* _Aim of the exercise_
Retype, without pictures, the line holding "株式会社テクノ・サービス 広告No.448531" and each line below it through the final line.
◇ ◇ ◇ ◇ ◇
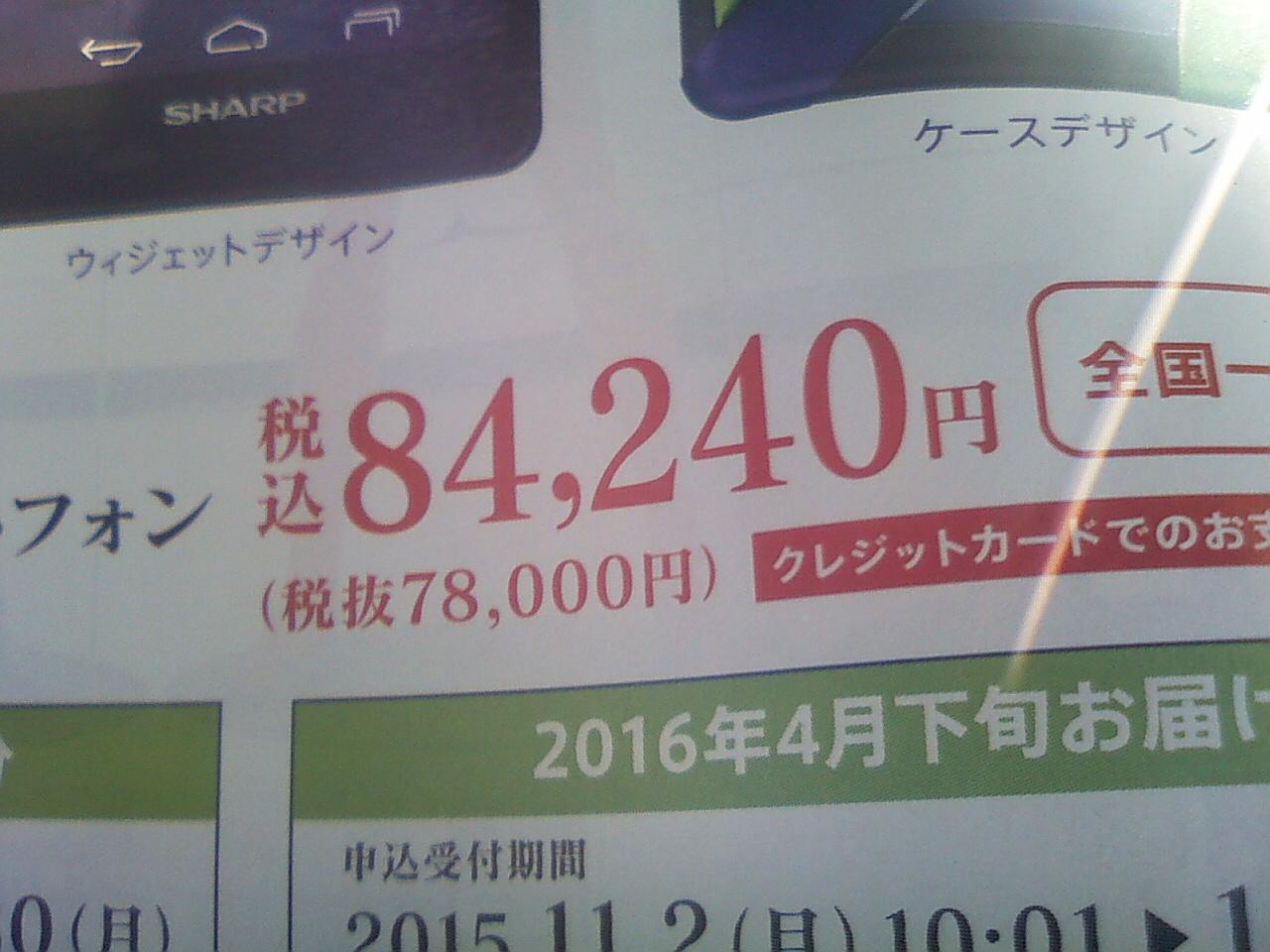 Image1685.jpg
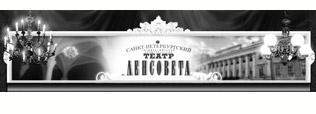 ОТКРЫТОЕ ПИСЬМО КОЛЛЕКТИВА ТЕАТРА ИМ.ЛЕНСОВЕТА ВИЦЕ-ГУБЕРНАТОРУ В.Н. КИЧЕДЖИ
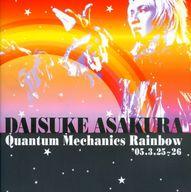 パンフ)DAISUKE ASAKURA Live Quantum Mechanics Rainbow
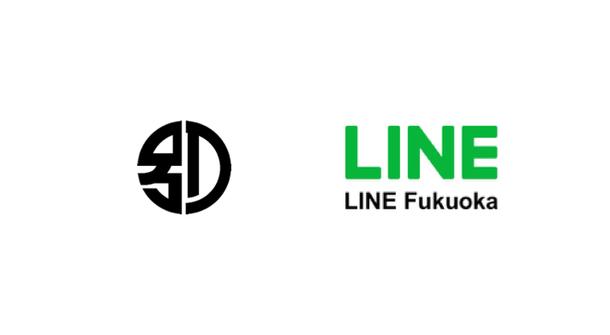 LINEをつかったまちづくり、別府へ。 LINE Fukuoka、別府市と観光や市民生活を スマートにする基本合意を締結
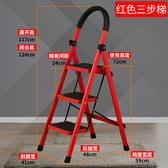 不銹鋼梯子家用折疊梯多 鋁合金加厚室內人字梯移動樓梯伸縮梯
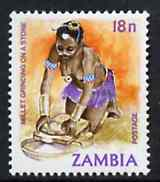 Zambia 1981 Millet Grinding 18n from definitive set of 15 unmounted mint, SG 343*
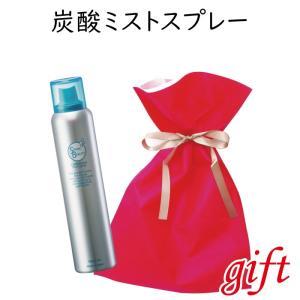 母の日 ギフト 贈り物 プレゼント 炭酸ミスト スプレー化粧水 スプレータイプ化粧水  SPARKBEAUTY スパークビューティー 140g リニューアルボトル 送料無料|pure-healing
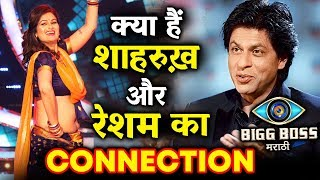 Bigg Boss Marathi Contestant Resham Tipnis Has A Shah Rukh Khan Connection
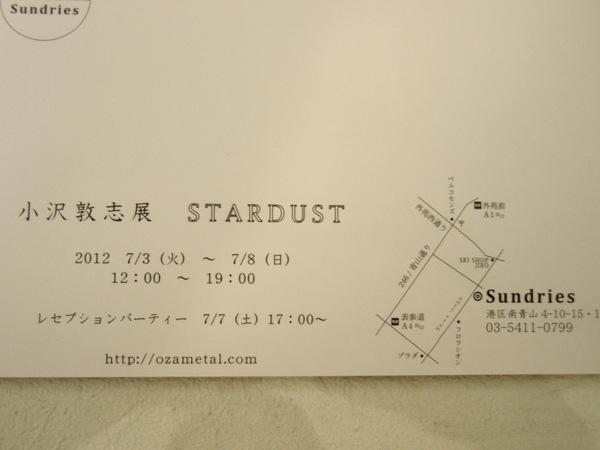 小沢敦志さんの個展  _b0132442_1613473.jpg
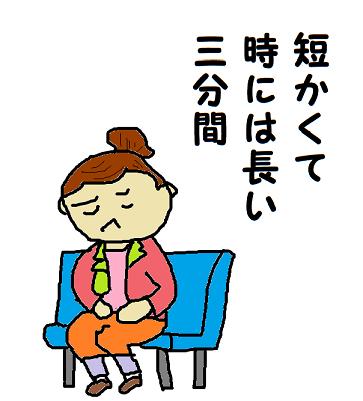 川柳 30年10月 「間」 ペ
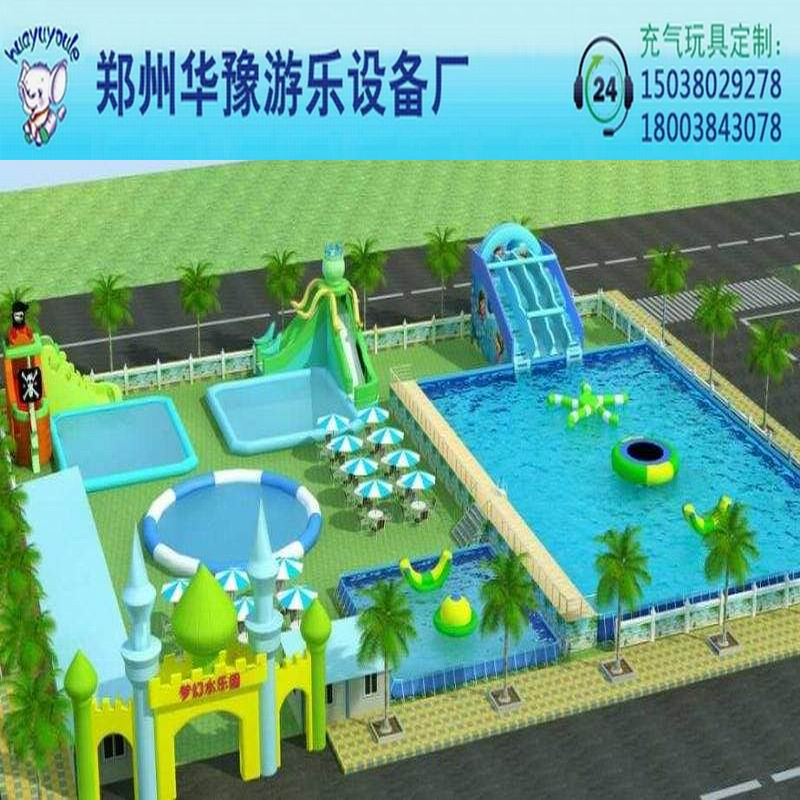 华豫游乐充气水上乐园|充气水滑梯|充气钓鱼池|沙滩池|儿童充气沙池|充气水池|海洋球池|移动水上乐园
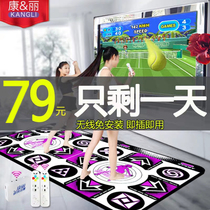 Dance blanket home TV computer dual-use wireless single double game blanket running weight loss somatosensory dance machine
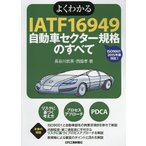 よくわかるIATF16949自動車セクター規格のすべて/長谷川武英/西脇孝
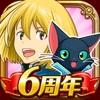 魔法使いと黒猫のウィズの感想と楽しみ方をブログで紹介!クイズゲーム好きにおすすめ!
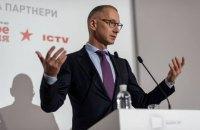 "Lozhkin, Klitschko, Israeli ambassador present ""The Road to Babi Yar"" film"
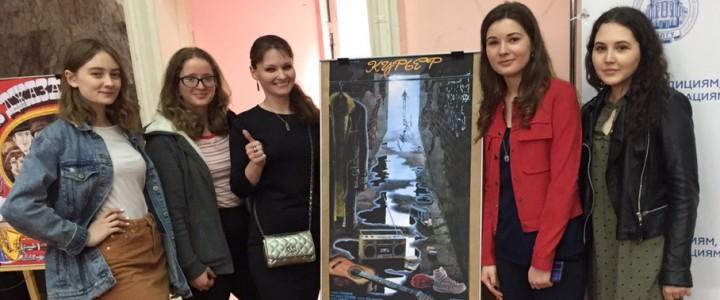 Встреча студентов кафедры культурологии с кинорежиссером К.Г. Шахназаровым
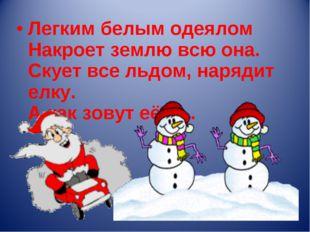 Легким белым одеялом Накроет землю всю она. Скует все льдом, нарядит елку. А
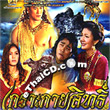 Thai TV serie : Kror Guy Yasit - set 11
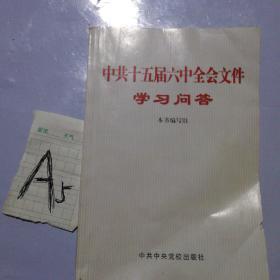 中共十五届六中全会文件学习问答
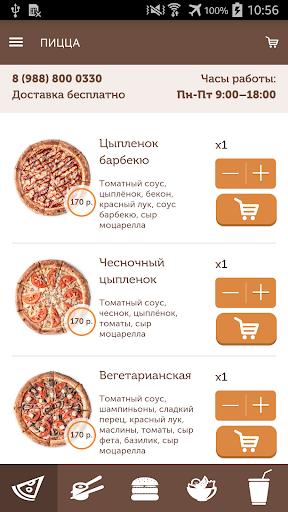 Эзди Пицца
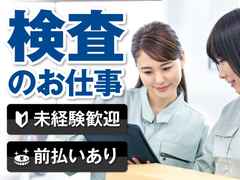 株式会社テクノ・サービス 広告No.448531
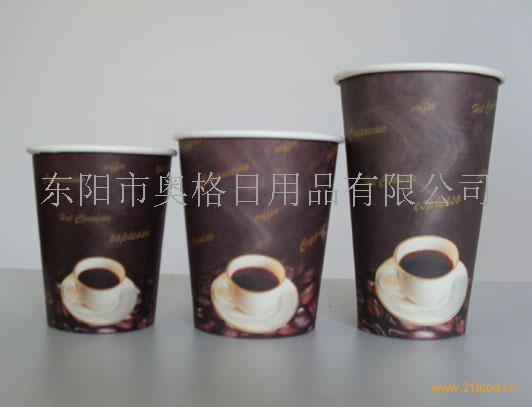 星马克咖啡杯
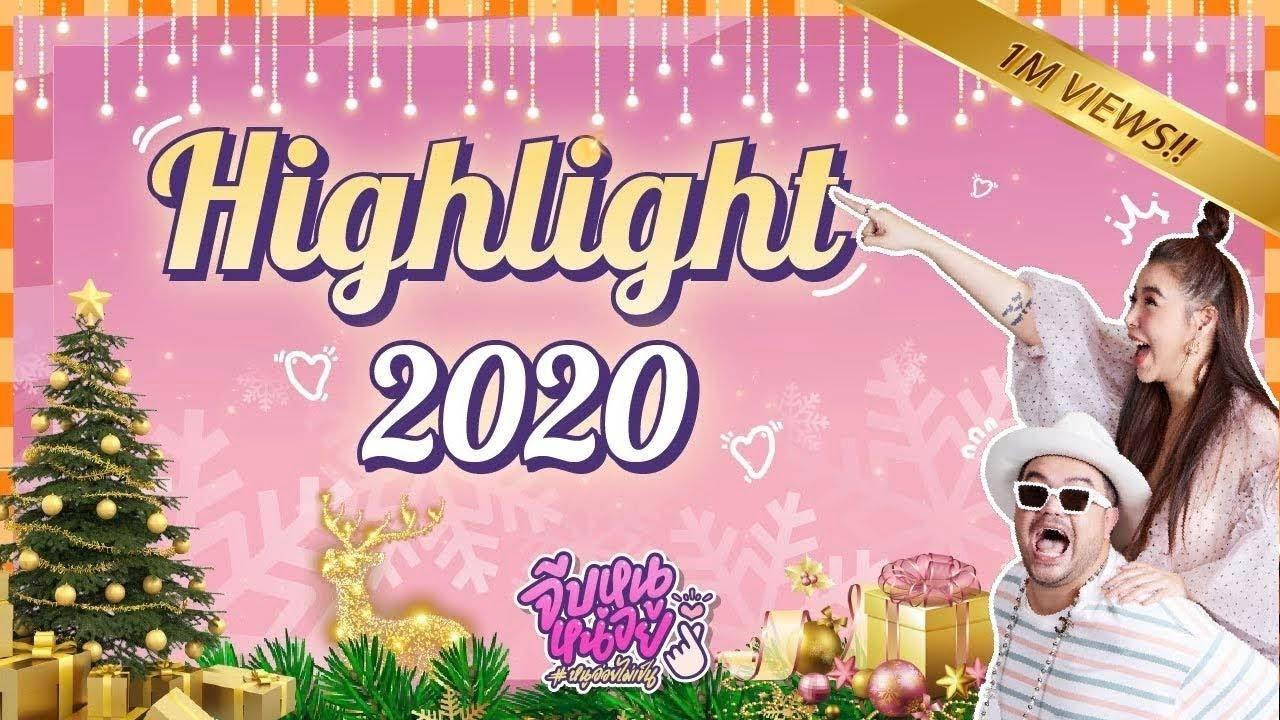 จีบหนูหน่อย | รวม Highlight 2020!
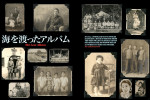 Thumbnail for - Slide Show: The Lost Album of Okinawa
◇ ◇ ◇ ◇ ◇
* _Result for this exercise_
 株式会社テクノ・サービス 広告No.448531
 星马克咖啡杯
 จีบหนูหน่อย | รวม Highlight 2020!
 Thumbnail for - Slide Show: The Lost Album of Okinawa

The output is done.